I'd be happy so see it go, but it is still used a lot in servers. Most KVM's are VGA, but DVI ones are getting more popular, funnily as DVI is becoming obsolete.
 
I use it all the time... Either for servers all the time, or for projectors on my laptop. I see people fumbling with the newer hdmi/displayport connectors (not even mentioning HDMI comes in full, mini, and micro which depending on the device, I've seem all 3 used, DP with full and micro as well) which are getting better, but all to often I watch people spend 5 minutes getting their screen working. VGA, always seems to be plug and go. Even my newish T450s has VGA for I presume this reason. That said it will slowly be phased out at this point.
 
Yeah, to me, the only reason to keep any analogue standard these days is for convenience of setup.

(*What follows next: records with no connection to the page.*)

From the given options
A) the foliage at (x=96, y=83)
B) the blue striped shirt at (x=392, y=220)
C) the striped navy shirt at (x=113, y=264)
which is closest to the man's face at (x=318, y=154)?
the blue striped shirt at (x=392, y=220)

I have old small screams I use for building rigs, and tests and srtups, before I hook everything up.

I would never use VGA on a system I actually have to spend any amount of time looking at. The quality of going through a DAC and back to digital again is just too horrendous, and I haven't owned a CRT in over 10 years...
 
lol most places will just switch to adapters. But they wont get rid of the VGA.

The sad thing is it would be nice if they would switch to mini DP but I know that most will just stick with HDMI. Where I work that already happened after 10 years of sticking to VGA the new projector installs went in with HDMI and no DP. (the projectors themselves have DP but they just didn't bother running the cables).
 
I don't see how its dead, theres still a few Skylake motherboards out there with VGA...

http://www.asus.com/us/Motherboards/B150M-A/

If this just means for laptops, well, VGA is just too big of a connector for all these slim notebooks.

This was going to be my point. Any motherboards sold in emerging markets pretty much have to have it according to the guys at GIGABYTE and ASUS. If they don't have it, they don't sell in those markets.
 
This was going to be my point. Any motherboards sold in emerging markets pretty much have to have it according to the guys at GIGABYTE and ASUS. If they don't have it, they don't sell in those markets.

I guess Gigabyte wasn't planning on selling the GA-F2A85XN-WIFI in emerging markets :p

As you can see below, it only has DVI-D and HDMI ports, which no passive VGA adapters will work with.

8293_big.jpg


277px-DVI_Connector_Types-r.svg.png


Was a major annoyance when I was first building the system to serve as my HTPC, and the only screen I had down there to set it up with was an old free VGA based 1024x768 LCD.
 
Good history read. I remember reading about monochrome, CGA, EGA as precursors to VGA, but I hadn't realized the PC graphics situation was quite so much of a mess back in the 80s. Especially compared to it's competition. VGA standard was a big step forward.
 
when things go wrong and it's easier to just walk up to the server... you could use IPMI, but you lose 1U for a LCD/keyboard/KVM combo that's always there...

That's what iDRACs and ILOs are for.